Top of Excerpt provided

What I find fascinating though, is that even with this extremely exaggerated volume of selling pressure, is that we failed each time to successfully close a weekly candle below that magic 6150 level. This signals to me that whenever we reach that level, nobody else wants to sell. Not a single person in the market believes that the price of 1 bitcoin is worth less than 5743 enough to keep price below that level. Instead we are greeted with massive amounts of demand, and in my next section, I tell you why.
Fundamental analysis
For fundamental analysis, its difficult to find a solid metric to justify its valuation as it’s an asset that doesn’t have financial statements, political stances, or opinions. As a result, what I like to use when fundamentally evaluating bitcoin is what I believe gives it value, which is decentralization, deflationary aspect, anti-fragility or the golden case argument, and a new theory of mine, which I like to call old money.

Bottom of Excerpt provided
Top of Entries supplied

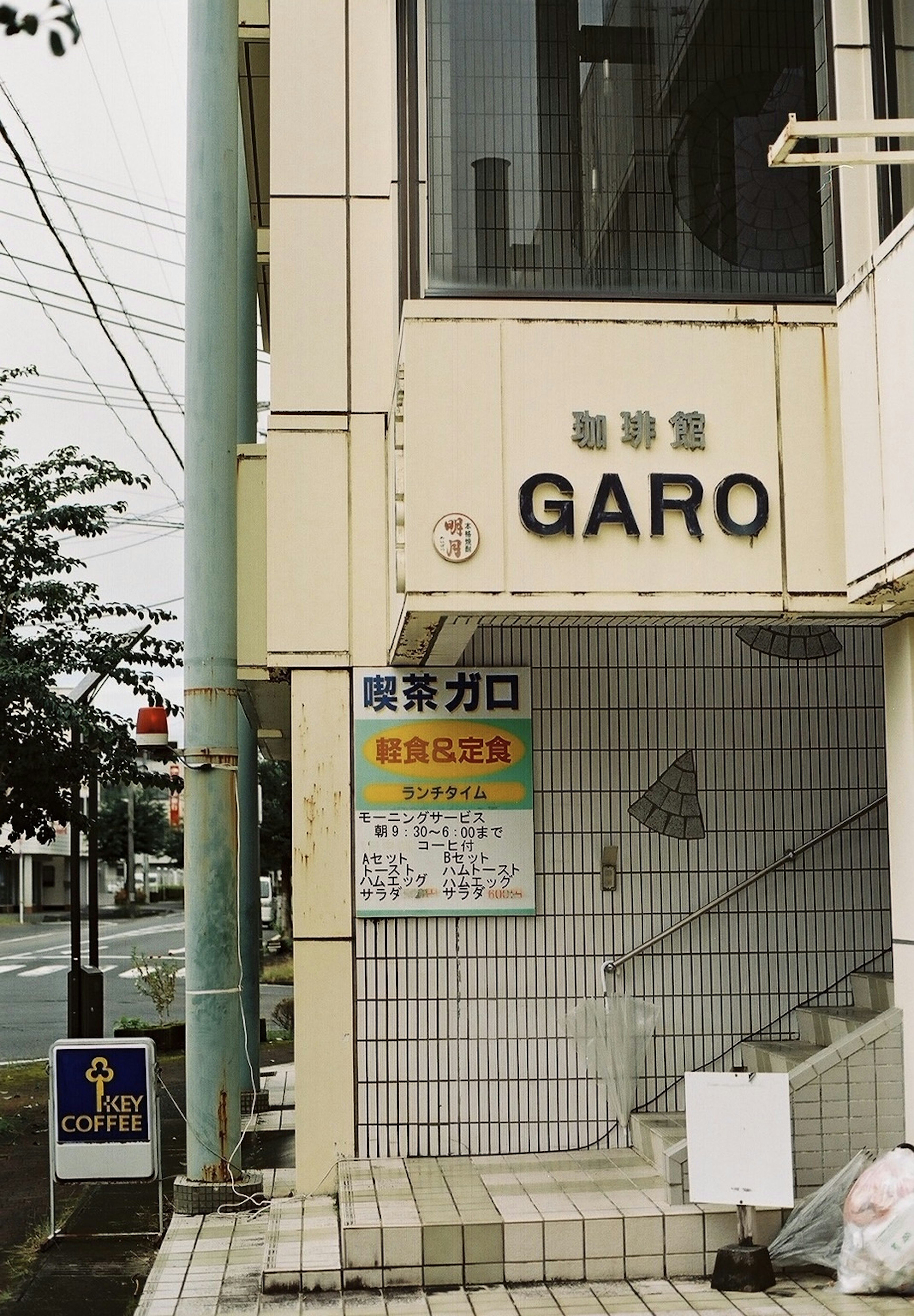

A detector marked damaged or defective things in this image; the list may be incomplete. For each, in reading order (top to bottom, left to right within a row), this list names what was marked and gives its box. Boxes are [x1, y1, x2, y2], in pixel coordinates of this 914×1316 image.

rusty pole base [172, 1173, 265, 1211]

Bottom of Entries supplied
Top of Entries supplied

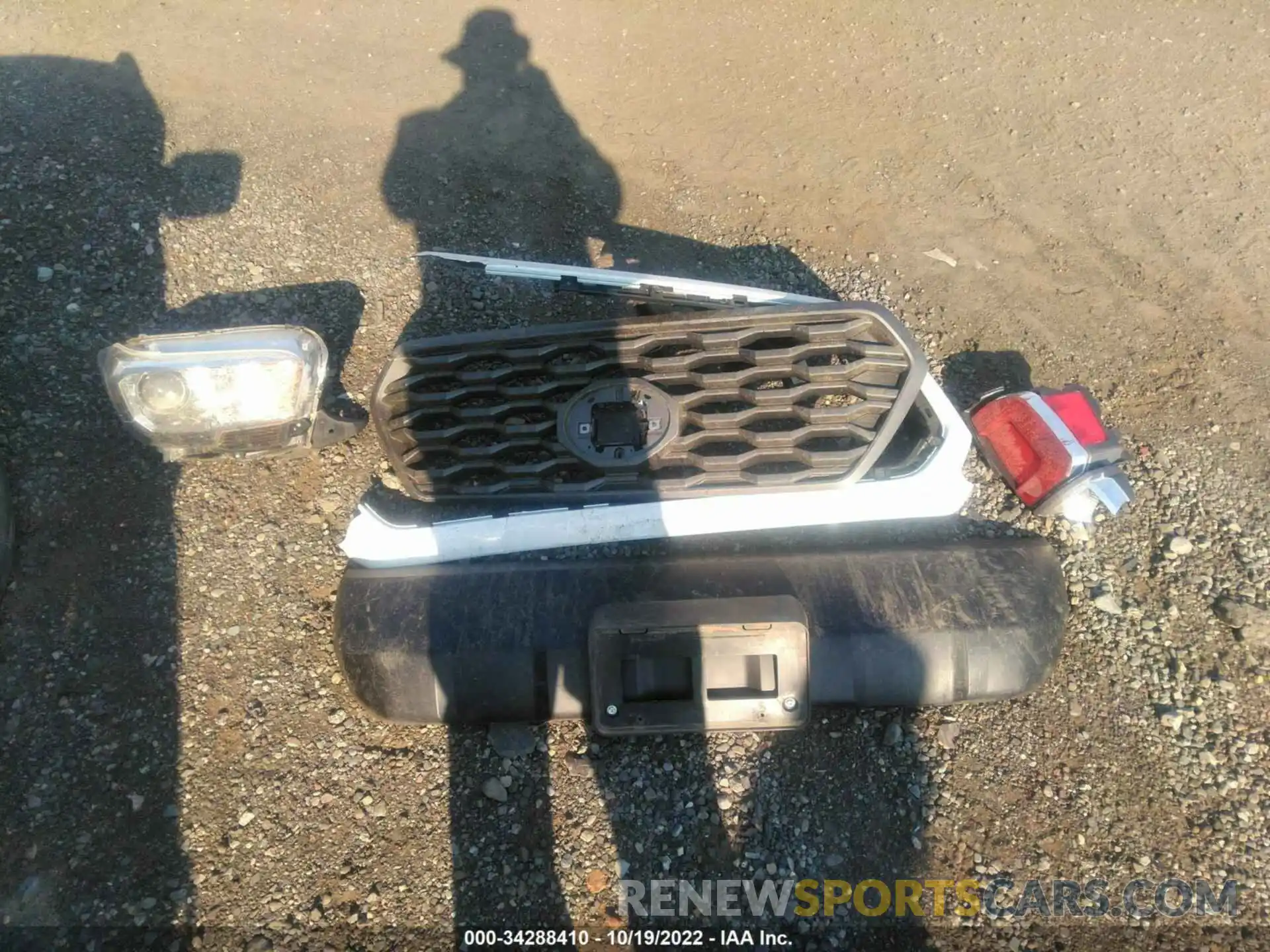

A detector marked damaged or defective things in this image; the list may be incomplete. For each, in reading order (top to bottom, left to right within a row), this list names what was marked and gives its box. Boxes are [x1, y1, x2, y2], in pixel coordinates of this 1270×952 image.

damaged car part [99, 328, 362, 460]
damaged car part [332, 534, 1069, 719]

Bottom of Entries supplied

*Tasks for this exercise:*
[1] In the bitcoin commentary, what does the writer call their new theory about what gives bitcoin value?
[2] Quote the passage from the bitcoin commentary starting at "What I find" and ending at "tell you why.".

*List of answers:*
[1] Old money.

[2]
What I find fascinating though, is that even with this extremely exaggerated volume of selling pressure, is that we failed each time to successfully close a weekly candle below that magic 6150 level. This signals to me that whenever we reach that level, nobody else wants to sell. Not a single person in the market believes that the price of 1 bitcoin is worth less than 5743 enough to keep price below that level. Instead we are greeted with massive amounts of demand, and in my next section, I tell you why.